* **TAREFA 1**
Responda com base no texto sobre Rimini e Sofia:
(a) Com quais idiomas Rimini trabalhava como tradutor?
(b) O que acaba salvando Rimini?
(c) Que tratamento Sofia elaborou?
* **TAREFA 2**
Continue o texto sobre Rimini e Sofia a partir do ponto em que ele termina.

* **TEXTO DE LEITURA**
%%

Rimini começa a perder a memória. O francês e o inglês, idiomas com os quais trabalhava como tradutor, pouco a pouco são esquecidos. Uma delicada metáfora: um tradutor que se esquece dos idiomas. A partir de então, cada vez mais ele perde a capacidade não apenas de traduzir as línguas, mas também de interpretar a realidade. Em pouco tempo, desprende-se da vida real e se isola em um apartamento. As pessoas não se separam, elas se abandonam, diz Sofia. Após isso, é preciso que cada um saiba cuidar de si ou, então, decidir conviver com os seus mortos. Sofia é abandonada por Rimini, que é abandonado por Carmen. Por fim, Rimini abandona a si próprio. Decide morrer em vida. Em uma reviravolta, ele acaba sendo salvo pelo esporte. A mente que a tudo esquecia é deixada em segundo plano em nome de um corpo que pode reproduzir, sem problemas, os exercícios do condicionamento físico. A única saída para Rimini estava em si próprio, em seu corpo adormecido.
Há, ainda, um problema que não se resolve e que perpassa todo o filme. Após a separação, mesmo a contragosto, resta a Sofia cuidar do maior patrimônio do casal: as fotografias. Ela insiste para que Rimini a ajude a separá-las. No entanto, ele se esquiva da tarefa, com uma impressionante definição do pretérito: "O passado é um bloco que não se pode dividir". E, assim, coube a Sofia carregar este "bloco" ao longo dos anos que se seguiriam. Em contrapartida, Rimini entregou um bloco inteiro nas mãos de Sofia. Desligou-se de seu passado rápido demais, delegando a ela suas lembranças. A seu modo, ela soube processar seus fantasmas: elaborou um tratamento entre a psicologia e a auto-ajuda para mulheres que foram abandonadas pelos maridos. O problema de Sofia é amar demais e, de alguma forma, ela consegue compartilhar isso com outras pessoas, criando um coletivo que se auto-sustenta, ainda que precariamente. Ao contrário, Rimini nega-se a pensar sobre o passado e, cada vez mais, isola-se de tudo.

%%

* **LINHAS DE DADOS**
%%

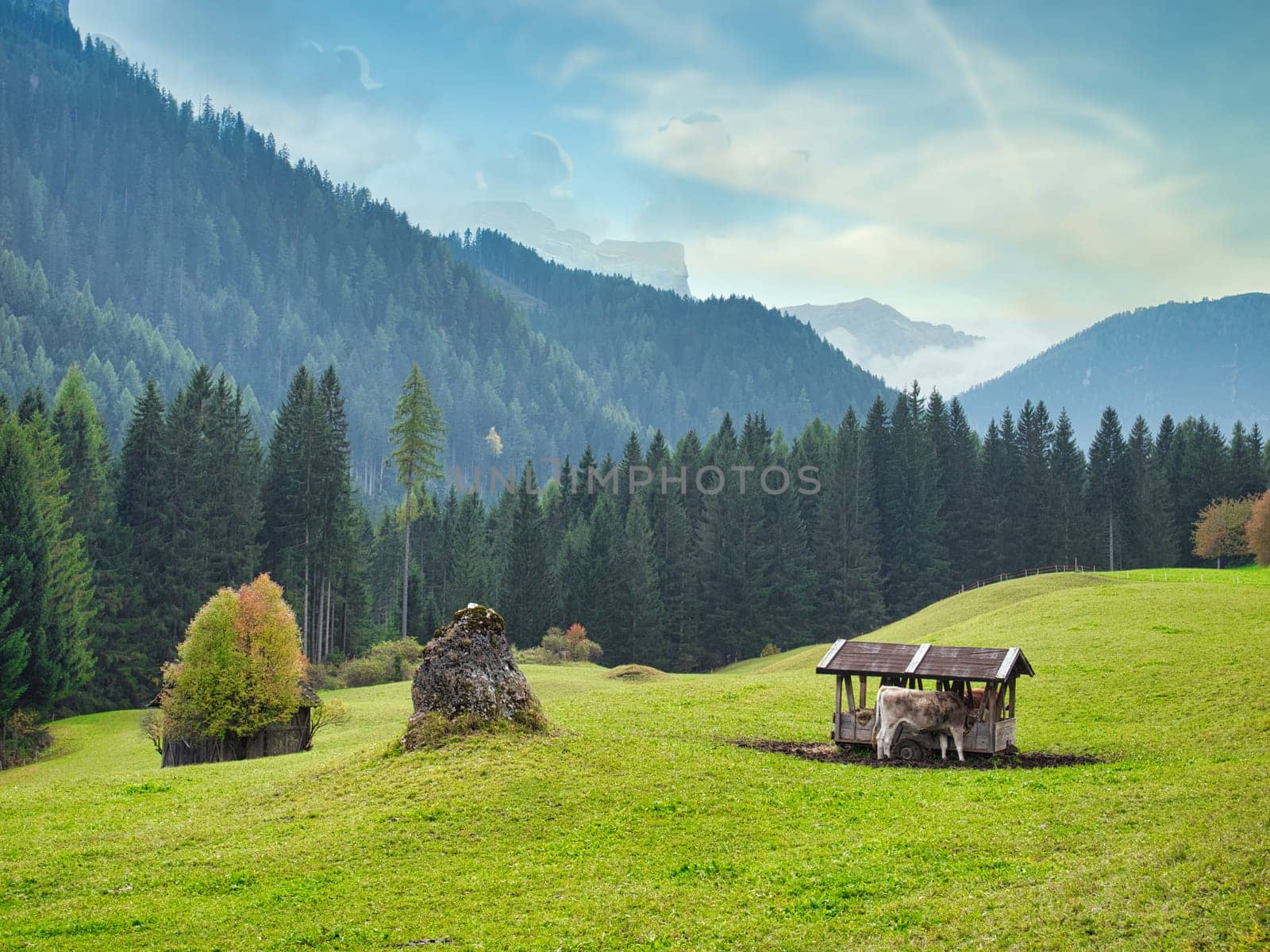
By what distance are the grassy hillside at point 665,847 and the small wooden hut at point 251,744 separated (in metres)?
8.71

%%
%%

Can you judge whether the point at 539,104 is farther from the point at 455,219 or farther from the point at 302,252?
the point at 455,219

%%

* **RESPOSTA ESCRITA 1**
(a) Com o francês e o inglês.
(b) O esporte.
(c) Um tratamento entre a psicologia e a autoajuda para mulheres que foram abandonadas pelos maridos.

* **RESPOSTA ESCRITA 2**
"Essa é a mulher da minha vida", costuma-se afirmar após um longo tempo de relacionamento. No entanto, não é possível afirmar que existe "a mulher" ou "o homem" para toda uma vida, como ordinariamente se diz. No entanto, a existência pode colocar em nosso caminho uma pessoa cuja intensidade e presença acaba por transformá-la na mais importante de nossa vida. Sofia não é a mulher da vida de Rimini. Contudo, sua presença é tão marcante que, mesmo sem decidir, ela acaba por se tornar "a mulher" da vida de Rimini. É sobre seu retrato que ele cheira cocaína. É ali, naquele rosto repleto de memórias, que ele encontra a potência para trabalhar, criar e sobreviver. Rimini sofre de reminiscências. Sofia também. Cada qual a seu modo: aquele no silêncio e na perdição da vida contemporânea. Aquela na resignificação extrema do relacionamento, na dramatização dos atos de amor. Sofia e Rimini se amam porque a existência assim o quis. E mesmo separados, continuam a viver uma história de amor. E nem mesmo a falta de memória, o "alzheimer precoce" de Rimini, conseguiu apagar essa marca que, pouco a pouco, transformou-se em ausência.
* Publicado no Caderno Cultura do Diário Catarinense, em 03 de maio de 2008.